Strut between two retaining walls
The structure of this strut is subjected to compressive forces due to its position between two retaining walls.
The aim is to compare the structural performance of the components before and after carrying out the buckling analysis. To this end:
- The structure of the strut shown is defined by applying a buckling coefficient of 1 to the bars, thereby ensuring compliance with the regulations.
- From this point onwards, the buckling analysis begins. Firstly, ensure that all bars of the structure shown are included in the buckling analysis.
- The buckling analysis is carried out.
- Once the analysis has been completed, you can view the deformation, the critical load factors obtained and the contribution factor for each bar in every loadcase and mode.
- Buckling coefficients in both planes are assigned to the structural bars.
- The new buckling coefficients analysed may compromise the validity of the checks carried out on the bars before the buckling analysis.
Buckling modes
Lift structure
Much like the previous case, the aim here is to compare the structural performance of a lift before and after carrying out a buckling analysis. To do this:
- The lift structure shown is defined by applying a buckling coefficient of 1 to the bars, thereby ensuring compliance with the relevant standards.
- From this point onwards, the buckling analysis begins. Firstly, ensure that all bars of the structure shown are included in the buckling analysis.
- The buckling analysis is carried out.
- Once the analysis has been completed, you can view the deformed shape, the critical load factors obtained and the contribution factor for each bar in every loadcase and mode.

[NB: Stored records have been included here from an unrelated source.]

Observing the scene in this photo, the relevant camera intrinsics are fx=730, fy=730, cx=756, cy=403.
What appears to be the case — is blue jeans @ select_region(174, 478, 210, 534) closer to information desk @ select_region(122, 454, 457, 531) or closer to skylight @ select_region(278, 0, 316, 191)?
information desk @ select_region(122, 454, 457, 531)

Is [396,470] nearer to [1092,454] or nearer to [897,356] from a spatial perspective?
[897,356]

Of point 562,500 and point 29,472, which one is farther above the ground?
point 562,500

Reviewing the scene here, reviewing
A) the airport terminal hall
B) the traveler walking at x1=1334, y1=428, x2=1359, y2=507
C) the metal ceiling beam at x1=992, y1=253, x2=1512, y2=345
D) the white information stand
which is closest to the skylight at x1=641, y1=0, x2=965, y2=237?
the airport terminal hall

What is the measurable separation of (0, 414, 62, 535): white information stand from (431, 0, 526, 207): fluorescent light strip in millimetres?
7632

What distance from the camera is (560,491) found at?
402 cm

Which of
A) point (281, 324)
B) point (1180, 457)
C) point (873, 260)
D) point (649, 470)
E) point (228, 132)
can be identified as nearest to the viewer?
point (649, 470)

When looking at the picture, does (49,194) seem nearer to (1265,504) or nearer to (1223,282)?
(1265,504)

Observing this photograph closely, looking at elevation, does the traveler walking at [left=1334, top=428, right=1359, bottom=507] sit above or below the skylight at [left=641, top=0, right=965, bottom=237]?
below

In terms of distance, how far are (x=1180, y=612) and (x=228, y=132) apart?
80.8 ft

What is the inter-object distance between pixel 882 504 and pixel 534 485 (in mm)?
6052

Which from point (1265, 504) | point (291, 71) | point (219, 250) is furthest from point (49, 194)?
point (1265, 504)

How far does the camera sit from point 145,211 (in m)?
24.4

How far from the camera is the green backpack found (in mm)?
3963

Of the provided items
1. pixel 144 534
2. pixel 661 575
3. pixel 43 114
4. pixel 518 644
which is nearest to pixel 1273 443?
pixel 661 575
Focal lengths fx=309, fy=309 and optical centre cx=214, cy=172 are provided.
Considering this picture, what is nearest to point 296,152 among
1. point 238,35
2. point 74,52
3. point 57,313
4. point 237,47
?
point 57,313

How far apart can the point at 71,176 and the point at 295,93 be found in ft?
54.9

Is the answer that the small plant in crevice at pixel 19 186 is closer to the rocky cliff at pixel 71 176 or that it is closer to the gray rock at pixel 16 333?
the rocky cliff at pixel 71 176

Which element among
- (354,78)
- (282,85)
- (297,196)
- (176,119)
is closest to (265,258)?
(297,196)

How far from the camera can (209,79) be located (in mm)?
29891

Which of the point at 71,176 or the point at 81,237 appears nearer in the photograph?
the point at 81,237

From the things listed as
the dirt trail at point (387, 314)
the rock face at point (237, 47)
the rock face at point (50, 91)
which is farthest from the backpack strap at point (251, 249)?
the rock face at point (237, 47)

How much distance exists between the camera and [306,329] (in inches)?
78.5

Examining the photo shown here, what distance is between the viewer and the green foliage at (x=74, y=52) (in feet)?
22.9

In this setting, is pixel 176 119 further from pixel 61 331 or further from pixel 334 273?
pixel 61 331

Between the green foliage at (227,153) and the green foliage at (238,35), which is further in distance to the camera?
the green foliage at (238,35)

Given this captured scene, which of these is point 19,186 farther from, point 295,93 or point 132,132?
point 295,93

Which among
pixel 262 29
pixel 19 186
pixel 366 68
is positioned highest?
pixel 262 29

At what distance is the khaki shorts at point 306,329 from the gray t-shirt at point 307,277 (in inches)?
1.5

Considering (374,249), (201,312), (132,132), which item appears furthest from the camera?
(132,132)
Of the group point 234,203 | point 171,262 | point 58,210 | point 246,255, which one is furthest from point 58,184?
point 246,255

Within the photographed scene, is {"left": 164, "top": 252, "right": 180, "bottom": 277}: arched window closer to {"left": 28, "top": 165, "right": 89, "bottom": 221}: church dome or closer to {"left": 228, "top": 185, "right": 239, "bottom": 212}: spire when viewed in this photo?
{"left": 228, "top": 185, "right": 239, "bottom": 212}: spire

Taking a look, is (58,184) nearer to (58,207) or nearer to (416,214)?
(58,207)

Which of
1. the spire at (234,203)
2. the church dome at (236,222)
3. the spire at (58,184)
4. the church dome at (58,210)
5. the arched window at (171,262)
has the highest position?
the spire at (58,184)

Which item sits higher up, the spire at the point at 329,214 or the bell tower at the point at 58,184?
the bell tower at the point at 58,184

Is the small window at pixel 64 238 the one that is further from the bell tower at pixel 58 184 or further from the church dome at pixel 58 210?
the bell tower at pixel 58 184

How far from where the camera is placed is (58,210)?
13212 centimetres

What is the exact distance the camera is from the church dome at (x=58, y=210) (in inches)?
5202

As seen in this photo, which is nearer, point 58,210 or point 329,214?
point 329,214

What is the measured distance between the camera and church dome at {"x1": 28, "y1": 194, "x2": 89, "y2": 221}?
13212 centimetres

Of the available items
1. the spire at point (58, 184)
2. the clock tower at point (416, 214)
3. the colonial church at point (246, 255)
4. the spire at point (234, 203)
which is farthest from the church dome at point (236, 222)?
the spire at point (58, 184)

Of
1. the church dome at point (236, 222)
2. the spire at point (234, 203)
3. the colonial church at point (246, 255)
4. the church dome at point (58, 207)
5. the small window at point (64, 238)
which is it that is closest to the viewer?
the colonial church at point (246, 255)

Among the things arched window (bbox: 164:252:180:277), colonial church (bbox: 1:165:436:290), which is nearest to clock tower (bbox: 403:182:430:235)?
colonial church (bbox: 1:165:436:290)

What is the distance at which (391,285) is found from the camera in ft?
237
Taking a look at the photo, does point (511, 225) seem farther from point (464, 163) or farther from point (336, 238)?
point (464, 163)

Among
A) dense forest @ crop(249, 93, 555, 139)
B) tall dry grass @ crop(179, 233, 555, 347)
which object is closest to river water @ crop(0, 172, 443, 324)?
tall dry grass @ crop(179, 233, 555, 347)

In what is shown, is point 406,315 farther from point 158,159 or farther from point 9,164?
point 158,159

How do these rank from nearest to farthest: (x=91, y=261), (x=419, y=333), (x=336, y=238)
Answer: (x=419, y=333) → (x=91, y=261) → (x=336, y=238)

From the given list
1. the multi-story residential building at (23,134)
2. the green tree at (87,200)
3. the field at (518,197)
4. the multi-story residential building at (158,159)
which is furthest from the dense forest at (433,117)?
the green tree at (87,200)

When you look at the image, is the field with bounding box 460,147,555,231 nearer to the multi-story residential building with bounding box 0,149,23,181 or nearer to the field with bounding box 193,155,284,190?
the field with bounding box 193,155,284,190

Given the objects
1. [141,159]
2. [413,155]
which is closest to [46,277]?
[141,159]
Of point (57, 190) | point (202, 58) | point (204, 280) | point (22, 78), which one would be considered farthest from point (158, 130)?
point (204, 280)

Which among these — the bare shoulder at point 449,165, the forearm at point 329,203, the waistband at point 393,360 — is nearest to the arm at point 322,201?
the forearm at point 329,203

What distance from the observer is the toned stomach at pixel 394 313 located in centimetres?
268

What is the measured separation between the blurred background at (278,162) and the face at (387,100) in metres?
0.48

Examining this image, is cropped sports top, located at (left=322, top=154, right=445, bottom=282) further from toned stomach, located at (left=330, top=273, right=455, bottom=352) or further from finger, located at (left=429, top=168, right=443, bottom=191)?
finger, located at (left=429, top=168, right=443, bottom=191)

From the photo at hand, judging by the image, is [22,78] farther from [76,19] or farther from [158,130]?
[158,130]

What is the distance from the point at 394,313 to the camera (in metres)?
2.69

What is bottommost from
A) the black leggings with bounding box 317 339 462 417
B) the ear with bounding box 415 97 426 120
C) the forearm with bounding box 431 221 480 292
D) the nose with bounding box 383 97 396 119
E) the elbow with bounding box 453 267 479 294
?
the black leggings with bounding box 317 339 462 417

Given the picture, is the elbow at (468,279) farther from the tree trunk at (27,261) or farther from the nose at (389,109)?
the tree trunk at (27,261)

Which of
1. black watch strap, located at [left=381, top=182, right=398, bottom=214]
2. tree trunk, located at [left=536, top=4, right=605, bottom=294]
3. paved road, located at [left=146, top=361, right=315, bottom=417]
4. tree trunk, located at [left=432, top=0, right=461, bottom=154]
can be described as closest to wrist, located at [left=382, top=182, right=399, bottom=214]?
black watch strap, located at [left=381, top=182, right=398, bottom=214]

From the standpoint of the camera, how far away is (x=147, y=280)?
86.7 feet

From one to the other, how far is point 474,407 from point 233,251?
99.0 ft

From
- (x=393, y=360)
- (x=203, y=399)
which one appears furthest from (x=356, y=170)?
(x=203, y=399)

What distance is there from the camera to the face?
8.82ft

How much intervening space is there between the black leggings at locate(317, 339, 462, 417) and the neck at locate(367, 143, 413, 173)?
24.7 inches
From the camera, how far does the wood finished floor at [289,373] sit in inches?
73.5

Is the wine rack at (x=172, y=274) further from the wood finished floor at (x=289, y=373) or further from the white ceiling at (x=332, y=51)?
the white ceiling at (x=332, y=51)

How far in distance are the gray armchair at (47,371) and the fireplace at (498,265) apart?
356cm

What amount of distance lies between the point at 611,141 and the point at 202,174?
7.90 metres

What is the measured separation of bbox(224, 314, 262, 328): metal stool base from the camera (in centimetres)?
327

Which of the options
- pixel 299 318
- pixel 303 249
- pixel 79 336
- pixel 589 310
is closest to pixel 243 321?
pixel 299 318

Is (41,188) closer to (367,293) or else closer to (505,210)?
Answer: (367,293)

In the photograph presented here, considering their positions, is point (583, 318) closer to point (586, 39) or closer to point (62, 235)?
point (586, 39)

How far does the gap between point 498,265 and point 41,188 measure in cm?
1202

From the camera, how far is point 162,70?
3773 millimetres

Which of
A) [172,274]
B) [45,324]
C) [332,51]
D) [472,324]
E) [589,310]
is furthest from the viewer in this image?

- Buckling coefficients in both planes are assigned to the bars in the structure.
- The new buckling coefficients analysed may compromise the validity of the checks carried out on the bars before the buckling analysis.
Industrial building with tall concrete columns
The objective is to determine and assign buckling coefficients for the concrete columns forming the side walls of an industrial building, which are of considerable height (over 30 metres). To this end:
- In this case, two analysis groups are defined: the group comprising the side columns and the group comprising the roof purlins. This ensures that the analysis of the elements in both groups is carried out independently, so that they do not interfere with one another. The remaining structural elements are not included in any other analysis group.
- The buckling analysis is carried out.
- Buckling coefficients in both planes are assigned to the columns.
- In any of the checks carried out on the columns (such as the check for the "Ultimate limit state under normal stresses"), the slenderness ratio obtained from the buckling coefficient analysed by the program is taken into account.